Je me contentai de l'ignorer. J'avais préféré l'emmener, dans le doute, mais je commençais à vraiment le regretter. Maintenant qu'on était arrivés devant l'entrée, c'était déjà beaucoup plus difficile de faire demi-tour.

«—Regarde, l'entrée est gratuite, vu que c'est le dernier jour. 

—Et ça va être plein de monde! Tu n'as même pas peur?
—Peur de quoi, au juste? J'ai pas honte de ce que je suis.
—Non, mais je veux dire y aura plein de tes camarades de classe. Quand on te verra engager la conversion avec Camille, ils vont tous se demander qui tu es.»

Sur le principe, il n'avait pas tort. Mais ça ne changeait pas grand chose au fait que je m'en fichais éperdument. J'étais venu·e accomplir quelque chose d'important, et je comptais bien m'y tenir. Je devais dans un premier temps repérer Camille ou sa bande de copines. Mais ça s'avérait plus difficile que prévu.

Les parfums de chouchous et de bonbons m'agressèrent les sinus, les effluves de sucre caramélisé m'étourdirent, les fragrances écœurantes de gaufres et de beignets m'oppressèrent alors que les musiques aigrelettes et les clameurs me vomissaient dans les oreilles. Sans parler des remugles de sueurs et des relents alcoolisés de la buvette, le tout servi avec le doux fumet des incontournables saucisses-frites.

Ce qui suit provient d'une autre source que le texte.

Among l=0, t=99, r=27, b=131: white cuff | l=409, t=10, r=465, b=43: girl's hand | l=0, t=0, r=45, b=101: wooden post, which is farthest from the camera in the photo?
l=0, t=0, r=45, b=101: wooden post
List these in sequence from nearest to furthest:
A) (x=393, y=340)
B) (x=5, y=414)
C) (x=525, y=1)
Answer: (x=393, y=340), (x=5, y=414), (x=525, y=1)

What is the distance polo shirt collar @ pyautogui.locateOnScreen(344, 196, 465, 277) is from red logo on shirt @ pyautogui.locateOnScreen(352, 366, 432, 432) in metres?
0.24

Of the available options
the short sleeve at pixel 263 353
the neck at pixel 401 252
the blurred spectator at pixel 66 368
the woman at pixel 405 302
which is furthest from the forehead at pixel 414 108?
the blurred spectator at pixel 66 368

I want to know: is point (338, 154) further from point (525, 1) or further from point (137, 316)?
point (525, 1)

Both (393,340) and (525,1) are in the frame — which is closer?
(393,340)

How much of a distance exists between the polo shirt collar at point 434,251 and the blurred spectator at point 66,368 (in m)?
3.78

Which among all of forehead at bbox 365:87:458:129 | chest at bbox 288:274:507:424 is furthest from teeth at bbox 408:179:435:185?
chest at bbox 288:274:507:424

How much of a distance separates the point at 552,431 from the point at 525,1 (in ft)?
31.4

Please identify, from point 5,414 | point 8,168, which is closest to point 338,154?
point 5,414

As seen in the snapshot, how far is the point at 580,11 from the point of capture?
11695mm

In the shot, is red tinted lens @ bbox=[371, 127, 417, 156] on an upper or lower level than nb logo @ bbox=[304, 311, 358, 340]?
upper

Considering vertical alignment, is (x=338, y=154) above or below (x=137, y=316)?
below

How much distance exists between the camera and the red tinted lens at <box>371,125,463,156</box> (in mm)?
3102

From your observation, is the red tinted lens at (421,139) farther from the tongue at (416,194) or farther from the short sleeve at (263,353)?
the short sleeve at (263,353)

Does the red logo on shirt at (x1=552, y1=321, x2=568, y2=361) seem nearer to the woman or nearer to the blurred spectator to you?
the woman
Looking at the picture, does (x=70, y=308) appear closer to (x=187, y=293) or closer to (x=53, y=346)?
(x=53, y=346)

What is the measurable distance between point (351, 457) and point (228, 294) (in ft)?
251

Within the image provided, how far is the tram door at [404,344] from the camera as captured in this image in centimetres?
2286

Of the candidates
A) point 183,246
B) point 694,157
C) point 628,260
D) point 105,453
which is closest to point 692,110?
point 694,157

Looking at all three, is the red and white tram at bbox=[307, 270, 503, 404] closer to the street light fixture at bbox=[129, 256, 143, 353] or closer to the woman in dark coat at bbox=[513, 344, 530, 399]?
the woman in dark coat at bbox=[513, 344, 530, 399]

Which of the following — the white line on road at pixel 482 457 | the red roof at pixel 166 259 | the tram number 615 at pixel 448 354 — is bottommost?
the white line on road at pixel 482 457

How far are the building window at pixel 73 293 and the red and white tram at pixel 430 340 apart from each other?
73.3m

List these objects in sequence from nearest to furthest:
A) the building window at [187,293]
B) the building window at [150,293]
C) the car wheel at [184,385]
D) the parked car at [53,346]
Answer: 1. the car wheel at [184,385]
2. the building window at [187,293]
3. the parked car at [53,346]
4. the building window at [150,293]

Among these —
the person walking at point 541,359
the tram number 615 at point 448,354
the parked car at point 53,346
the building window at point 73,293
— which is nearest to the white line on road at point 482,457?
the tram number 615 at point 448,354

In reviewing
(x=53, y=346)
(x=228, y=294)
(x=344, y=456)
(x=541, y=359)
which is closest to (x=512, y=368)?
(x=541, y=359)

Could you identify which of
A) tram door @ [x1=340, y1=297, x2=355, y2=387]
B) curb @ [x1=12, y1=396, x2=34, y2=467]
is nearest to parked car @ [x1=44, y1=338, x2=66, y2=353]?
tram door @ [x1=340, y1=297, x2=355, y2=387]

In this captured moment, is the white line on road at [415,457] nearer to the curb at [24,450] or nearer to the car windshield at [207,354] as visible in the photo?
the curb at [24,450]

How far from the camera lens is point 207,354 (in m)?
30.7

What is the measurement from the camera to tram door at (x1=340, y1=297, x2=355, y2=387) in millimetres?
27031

La tête me tournait et je me sentais mal. Réprimant la nausée que menaçait de me submerger, je partis en exploration.

Comme l'avait prédit Tim, l'endroit était blindé de monde. La plupart des attractions étaient aussi bien encombrées et le beau temps n'arrangeait rien. Une fois à l'intérieur, je savais aussi que j'étais seul·e –plus que d'habitude– ne pouvant parler avec le nounours. Il y avait une grande roue, un ascenseur de la mort, quelques manèges et des stands divers. Pas mal de garçons étaient là, justement. Je touchais au but. Je sentais aussi quelques regards se poser sur moi, des têtes qui se retournaient sur mon passage. J'aurais peut être dû me sentir flatté·e mais il n'en était rien. Mon angoisse monta d'un cran. Certains mecs me lançaient des sourires non sans m'avoir au préalable détaillé·e de la tête au pieds. Je me suis alors contenté·e de baisser la tête. Tant qu'on m'accostait pas, tout se passerait bien.

«—Salut, toi! J't'ai jamais vu, t'es pas du coin?»

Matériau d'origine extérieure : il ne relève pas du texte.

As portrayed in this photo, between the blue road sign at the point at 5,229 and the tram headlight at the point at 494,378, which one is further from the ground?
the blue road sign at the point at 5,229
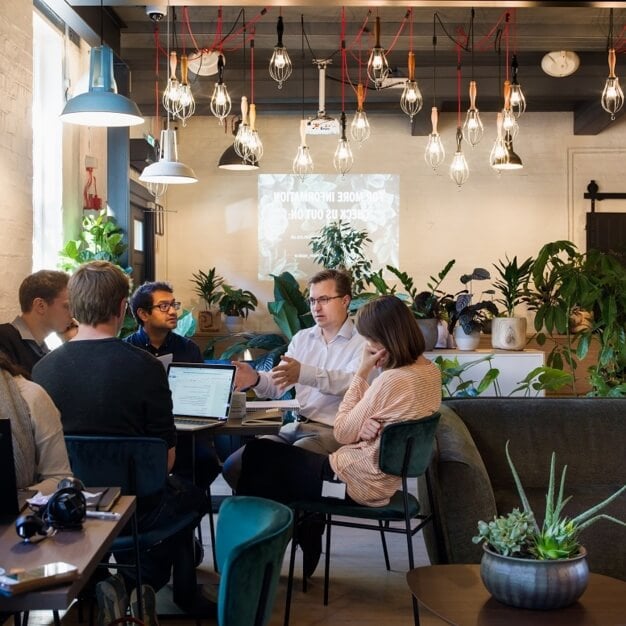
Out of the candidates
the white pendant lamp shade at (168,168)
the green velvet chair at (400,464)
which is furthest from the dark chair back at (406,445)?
the white pendant lamp shade at (168,168)

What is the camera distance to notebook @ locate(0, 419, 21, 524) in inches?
78.5

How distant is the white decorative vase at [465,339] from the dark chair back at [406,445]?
3.09 meters

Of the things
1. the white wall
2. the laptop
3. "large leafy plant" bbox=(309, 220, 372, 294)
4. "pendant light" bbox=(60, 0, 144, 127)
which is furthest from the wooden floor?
the white wall

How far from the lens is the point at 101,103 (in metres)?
4.10

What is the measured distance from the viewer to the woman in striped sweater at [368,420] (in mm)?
3367

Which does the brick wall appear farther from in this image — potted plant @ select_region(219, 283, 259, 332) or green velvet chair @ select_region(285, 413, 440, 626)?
potted plant @ select_region(219, 283, 259, 332)

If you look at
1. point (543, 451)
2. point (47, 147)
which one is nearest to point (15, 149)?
point (47, 147)

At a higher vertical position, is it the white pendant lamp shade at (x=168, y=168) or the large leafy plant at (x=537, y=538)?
the white pendant lamp shade at (x=168, y=168)

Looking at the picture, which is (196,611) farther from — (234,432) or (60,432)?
(60,432)

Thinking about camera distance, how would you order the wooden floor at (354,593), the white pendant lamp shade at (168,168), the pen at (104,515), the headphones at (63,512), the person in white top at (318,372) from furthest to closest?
the white pendant lamp shade at (168,168) < the person in white top at (318,372) < the wooden floor at (354,593) < the pen at (104,515) < the headphones at (63,512)

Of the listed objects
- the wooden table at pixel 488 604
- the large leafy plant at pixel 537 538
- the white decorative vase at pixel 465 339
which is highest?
the white decorative vase at pixel 465 339

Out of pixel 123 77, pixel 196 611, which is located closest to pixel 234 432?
pixel 196 611

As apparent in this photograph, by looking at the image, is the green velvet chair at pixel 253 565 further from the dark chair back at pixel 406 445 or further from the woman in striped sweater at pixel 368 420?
the woman in striped sweater at pixel 368 420

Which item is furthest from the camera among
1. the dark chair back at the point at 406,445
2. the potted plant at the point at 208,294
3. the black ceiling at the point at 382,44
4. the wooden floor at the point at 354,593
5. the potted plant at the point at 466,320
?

On pouvait toujours compter sur Enzo pour briser la glace. Mais pour ce qui était d'en ramasser les morceaux, ça, c'était une tout autre histoire. Mais puisqu'il était là, autant s'en servir.

«—Oh, bonjour... Je suis à la recherche de ma copine Camille, qui devrait se trouver par ici... Tu l'as vue?
—Comment tu sais que je la connais?
—Coup de chance.

J'arrondis ma réplique d'un sourire, histoire de pas avoir encore plus bizarre. Mais c'était une mauvaise idée, il le prit comme un encouragement.

«—Je veux bien te le dire, à condition que tu me dises comment tu t'appelles.»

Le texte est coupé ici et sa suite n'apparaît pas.